== AUSZUG

Ich habe eine Künstlerin kennengelernt, die die Natur durch ihre farbenprächtigen Gemälde sublimiert. Corinne Weidmann, die sich leidenschaftlich für Interkulturalität, Astrophysik und den Kosmos interessiert, hat einen einzigartigen Weg von der Schweiz über Costa Rica bis nach London zurückgelegt. Diese Aufenthalte in allen Ecken der Welt haben ihre künstlerische Vision tiefgreifend genährt. In ihren Werken teilt sie ihre eigene Verbindung zu den Alpenlandschaften und der Natur, die sie umgibt. Heute öffnet sie uns die Türen zu ihrer Welt: ein kreativer Weg voller Einflüsse und Emotionen. Begegnung mit Corinne Weidmann und ihrer Welt der tausend Farben.

====

**IHRE AUFGABEN:**
A) Aktualisieren Sie im Auszug über Corinne Weidmann die Passage zwischen "Ich habe eine" und "der tausend Farben.", beides eingeschlossen, und geben Sie sie wieder, wobei "Costa Rica" durch "Japan" ersetzt wird.
B) Nennen Sie alle Gebiete, für die sich Corinne Weidmann laut dem Auszug über sie leidenschaftlich interessiert.

== DATEN ZUR AUSWERTUNG

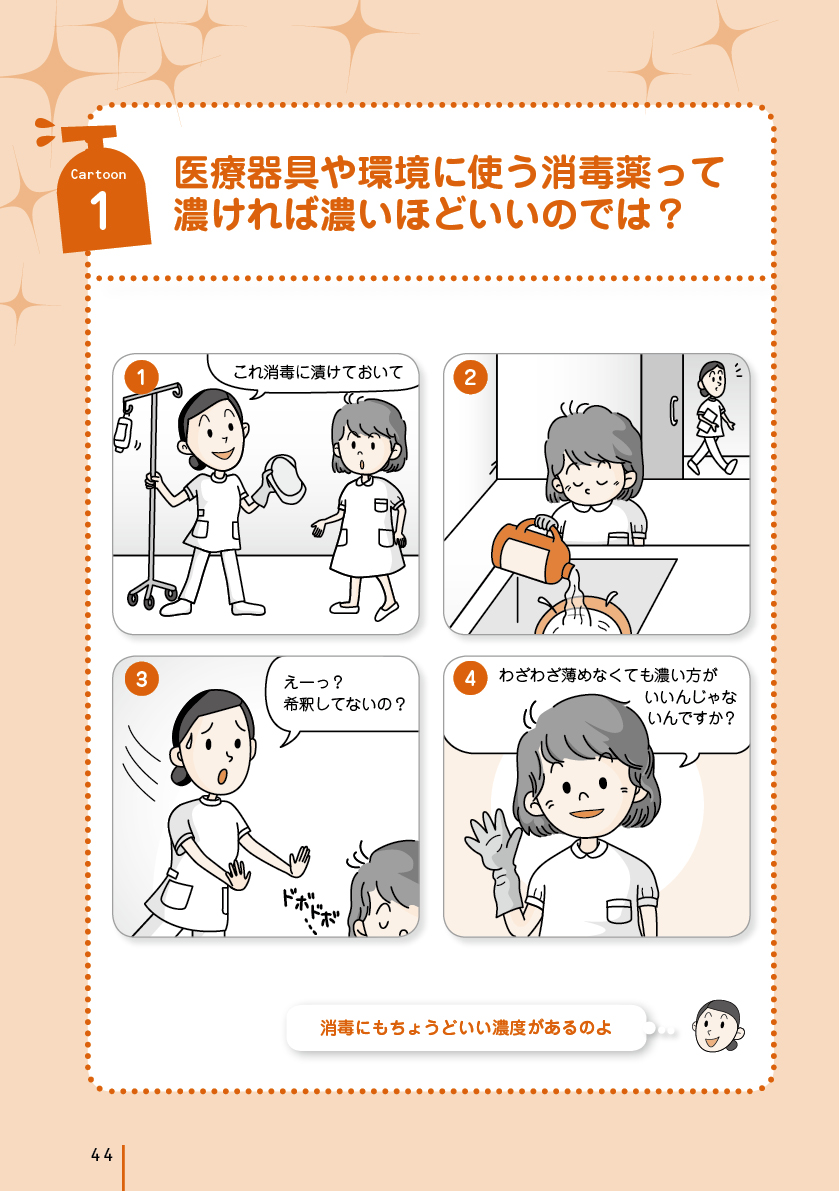 Cartoon
1

医療器具や環境に使う消毒薬って濃ければ濃いほどいいのでは？

1
これ消毒に漬けておいて

2

3
えーっ？
希釈してないの？

ドボドボ

4
わざわざ薄めなくても濃い方がいいんじゃないんですか？

消毒にもちょうどいい濃度があるのよ

44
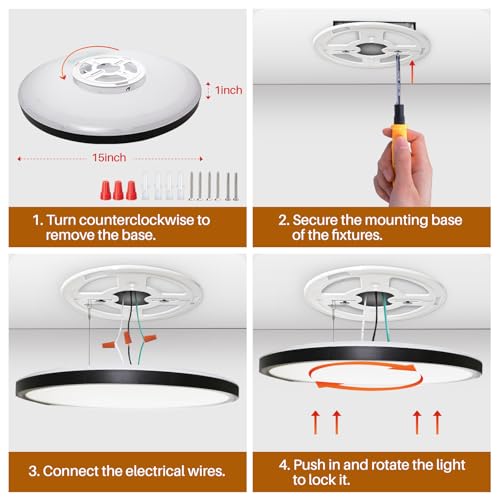 1inch

15inch

1. Turn counterclockwise to remove the base.

2. Secure the mounting base of the fixtures.

3. Connect the electrical wires.

4. Push in and rotate the light to lock it.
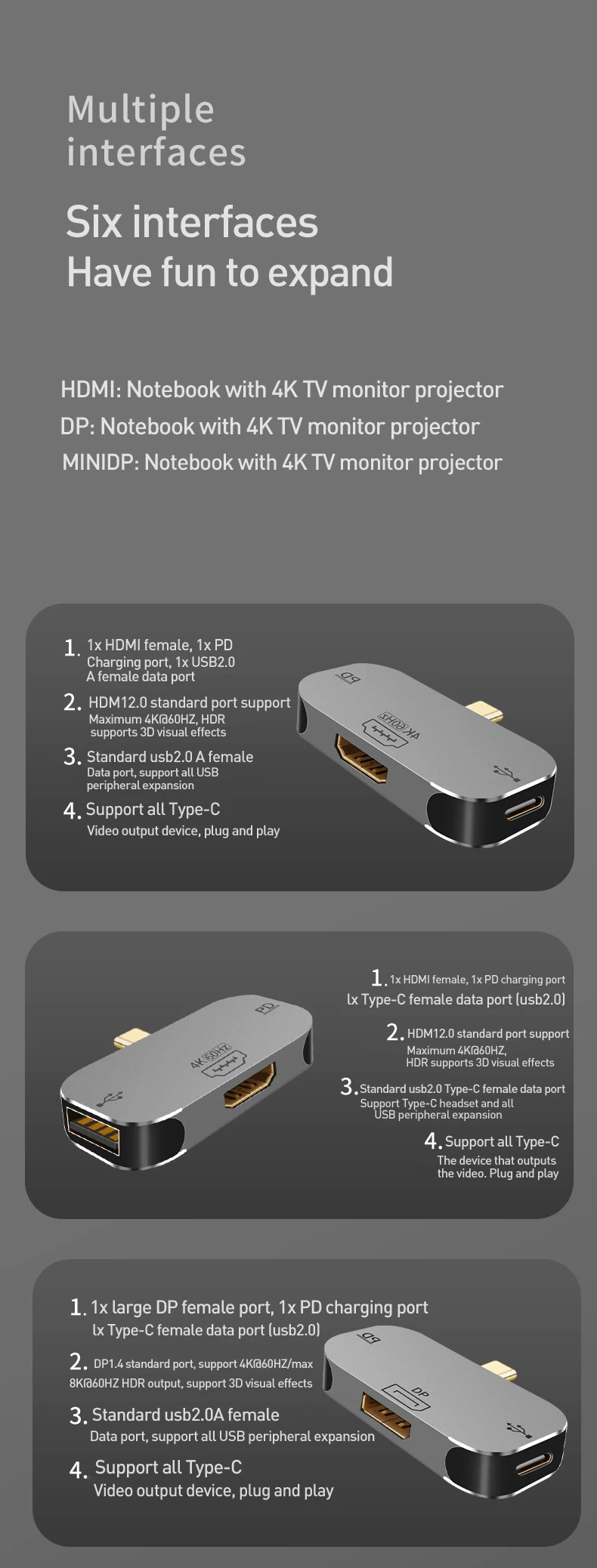 Multiple interfaces

Six interfaces
Have fun to expand

HDMI: Notebook with 4K TV monitor projector
DP: Notebook with 4K TV monitor projector
MINIDP: Notebook with 4K TV monitor projector

1. 1x HDMI female, 1x PD Charging port, 1x USB2.0 A female data port
2. HDM12.0 standard port support Maximum 4K@60HZ, HDR supports 3D visual effects
3. Standard usb2.0 A female Data port, support all USB peripheral expansion
4. Support all Type-C Video output device, plug and play

PD
4K 60HZ

1. 1x HDMI female, 1x PD charging port lx Type-C female data port (usb2.0)
2. HDM12.0 standard port support Maximum 4K@60HZ, HDR supports 3D visual effects
3. Standard usb2.0 Type-C female data port Support Type-C headset and all USB peripheral expansion
4. Support all Type-C The device that outputs the video. Plug and play

PD
4K 60HZ

1. 1x large DP female port, 1x PD charging port lx Type-C female data port (usb2.0)
2. DP1.4 standard port, support 4K@60HZ/max 8K@60HZ HDR output, support 3D visual effects
3. Standard usb2.0A female Data port, support all USB peripheral expansion
4. Support all Type-C Video output device, plug and play

PD
DP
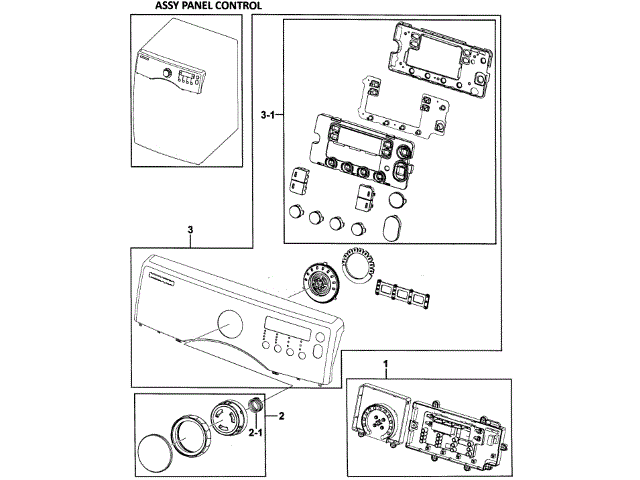 ASSY PANEL CONTROL

3-1

3

1

2

2-1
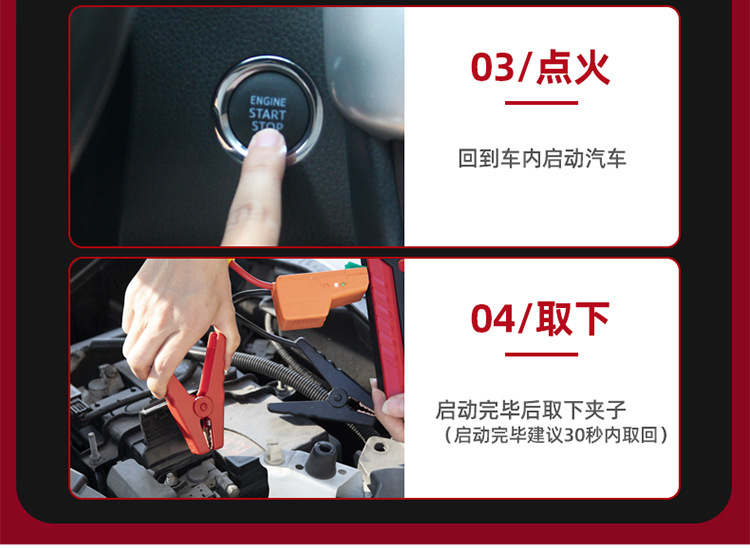 ENGINE
START
STOP

03/点火

回到车内启动汽车

04/取下

启动完毕后取下夹子
（启动完毕建议30秒内取回）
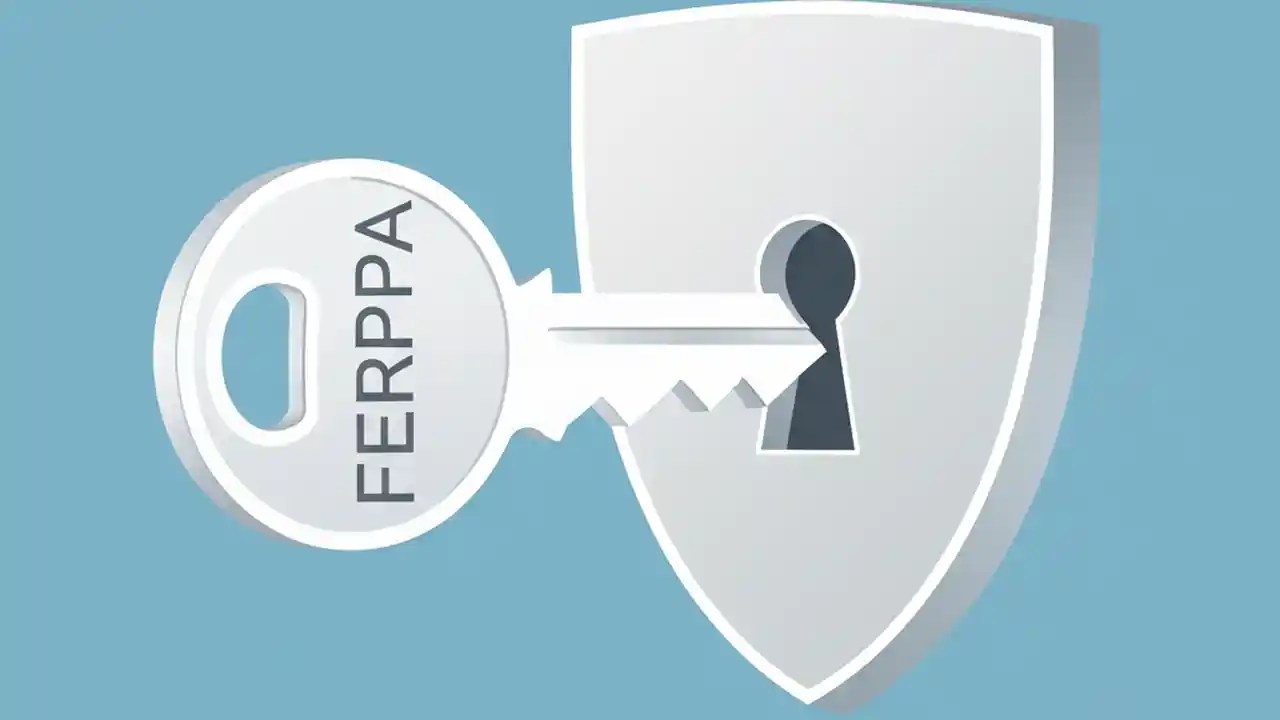 FERPPA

====

**GELÖSTE AUFGABEN:**
A)
Ich habe eine Künstlerin kennengelernt, die die Natur durch ihre farbenprächtigen Gemälde sublimiert. Corinne Weidmann, die sich leidenschaftlich für Interkulturalität, Astrophysik und den Kosmos interessiert, hat einen einzigartigen Weg von der Schweiz über Japan bis nach London zurückgelegt. Diese Aufenthalte in allen Ecken der Welt haben ihre künstlerische Vision tiefgreifend genährt. In ihren Werken teilt sie ihre eigene Verbindung zu den Alpenlandschaften und der Natur, die sie umgibt. Heute öffnet sie uns die Türen zu ihrer Welt: ein kreativer Weg voller Einflüsse und Emotionen. Begegnung mit Corinne Weidmann und ihrer Welt der tausend Farben.

B) Interkulturalität, Astrophysik, Kosmos